Michael Sikorski is a well‐known expert in malware analysis. He is a Technical Director at Mandiant and a member of the Mandiant Labs (M‐Labs) leadership team. Mr. Sikorski created a series of courses in malware analysis and teaches them to a variety of audiences including the FBI, NSA, private companies, and Black Hat. He is co‐author of the book “Practical Malware Analysis,” published in early 2012. Mr. Sikorski received a MS in Computer Science specializing in security from John Hopkins University and BS in Computer Engineering from Columbia University.
The first two questions that malware analysts receive from incident responders in the field are “Is this file malware?” and “Is this malware related to something we have seen before?”. In order to more rapidly answer these questions we decided to start integrating machine learning into our malware analysis process. This talk will discuss how we extract features and build models to cluster and classify malware using machine learning through the use of the following two research tools:
1. Red Forest: Anti-virus products do not recognize all malware that an analyst deals with in an environment --- whether it is because the signatures or heuristics fail. To solve this issue, we created a malware classification tool called Red Forest. This tool is extremely flexible and can be easily customized. In this talk, we will show the benefits of Red Forest and how you can extend the malware classification engine using plug-ins. You will see how users can easily train the system to build new models for use in their unique environments. This is a sneak peek into a free tool that we’ll be releasing later this year.

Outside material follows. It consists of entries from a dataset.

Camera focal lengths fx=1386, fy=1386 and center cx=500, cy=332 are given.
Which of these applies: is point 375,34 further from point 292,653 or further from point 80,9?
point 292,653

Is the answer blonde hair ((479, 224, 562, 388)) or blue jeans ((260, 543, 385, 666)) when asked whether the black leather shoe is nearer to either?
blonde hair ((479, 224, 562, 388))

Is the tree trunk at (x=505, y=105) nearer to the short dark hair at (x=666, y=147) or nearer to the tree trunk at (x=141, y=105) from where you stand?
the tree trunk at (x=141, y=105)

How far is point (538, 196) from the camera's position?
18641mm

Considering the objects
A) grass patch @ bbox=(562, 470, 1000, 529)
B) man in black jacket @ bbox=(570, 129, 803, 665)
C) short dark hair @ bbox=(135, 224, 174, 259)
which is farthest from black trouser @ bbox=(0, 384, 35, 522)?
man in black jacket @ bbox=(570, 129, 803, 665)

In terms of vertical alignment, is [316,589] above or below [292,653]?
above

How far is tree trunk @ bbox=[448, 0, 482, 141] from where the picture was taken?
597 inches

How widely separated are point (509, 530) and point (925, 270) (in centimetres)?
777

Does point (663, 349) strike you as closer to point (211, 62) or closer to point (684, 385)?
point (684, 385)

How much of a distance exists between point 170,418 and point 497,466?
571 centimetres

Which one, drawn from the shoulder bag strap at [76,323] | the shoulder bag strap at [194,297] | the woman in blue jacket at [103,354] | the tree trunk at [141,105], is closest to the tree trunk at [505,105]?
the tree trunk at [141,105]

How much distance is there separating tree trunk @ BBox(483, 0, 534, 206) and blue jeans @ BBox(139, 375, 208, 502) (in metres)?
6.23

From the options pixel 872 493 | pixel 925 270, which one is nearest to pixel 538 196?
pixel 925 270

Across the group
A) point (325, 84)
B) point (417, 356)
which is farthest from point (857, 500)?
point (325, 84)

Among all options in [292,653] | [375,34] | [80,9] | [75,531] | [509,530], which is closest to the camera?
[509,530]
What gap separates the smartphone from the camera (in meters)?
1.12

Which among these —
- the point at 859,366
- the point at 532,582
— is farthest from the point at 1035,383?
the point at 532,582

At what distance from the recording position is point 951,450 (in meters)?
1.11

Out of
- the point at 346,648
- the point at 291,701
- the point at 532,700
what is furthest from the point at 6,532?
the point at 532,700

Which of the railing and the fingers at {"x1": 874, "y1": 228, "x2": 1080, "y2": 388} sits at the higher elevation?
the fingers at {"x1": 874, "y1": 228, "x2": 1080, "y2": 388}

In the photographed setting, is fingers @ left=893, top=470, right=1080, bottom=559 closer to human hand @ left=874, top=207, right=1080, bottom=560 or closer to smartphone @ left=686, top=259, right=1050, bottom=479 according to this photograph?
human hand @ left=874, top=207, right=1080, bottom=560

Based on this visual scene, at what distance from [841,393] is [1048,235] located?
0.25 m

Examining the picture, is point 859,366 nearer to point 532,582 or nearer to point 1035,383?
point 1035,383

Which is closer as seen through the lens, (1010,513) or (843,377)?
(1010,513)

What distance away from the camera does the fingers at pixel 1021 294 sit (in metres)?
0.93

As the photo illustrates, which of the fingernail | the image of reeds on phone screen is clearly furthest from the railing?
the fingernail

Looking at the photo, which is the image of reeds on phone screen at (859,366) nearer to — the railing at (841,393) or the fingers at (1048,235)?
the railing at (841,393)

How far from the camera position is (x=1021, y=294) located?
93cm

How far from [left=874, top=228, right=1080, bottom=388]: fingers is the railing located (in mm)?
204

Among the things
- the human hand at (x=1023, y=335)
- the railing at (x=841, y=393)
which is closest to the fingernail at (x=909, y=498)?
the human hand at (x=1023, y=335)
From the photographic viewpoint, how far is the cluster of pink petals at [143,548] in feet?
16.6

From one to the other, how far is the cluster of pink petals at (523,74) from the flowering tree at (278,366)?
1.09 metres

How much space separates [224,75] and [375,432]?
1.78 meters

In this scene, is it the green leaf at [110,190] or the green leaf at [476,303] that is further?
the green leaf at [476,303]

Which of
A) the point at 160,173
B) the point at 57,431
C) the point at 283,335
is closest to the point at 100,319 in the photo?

2. Epar: In order to increase the speed in which we are able to analyze many samples at once we started to cluster malware into groups. A byproduct of that effort is that we can now more easily identify malware variants; which, happens to be the majority of the malware we encounter. Our solution is a tool for clustering called Epar. It extracts a series of static and dynamic features to cluster malware. I’ll talk about how it works and demonstrate its capability.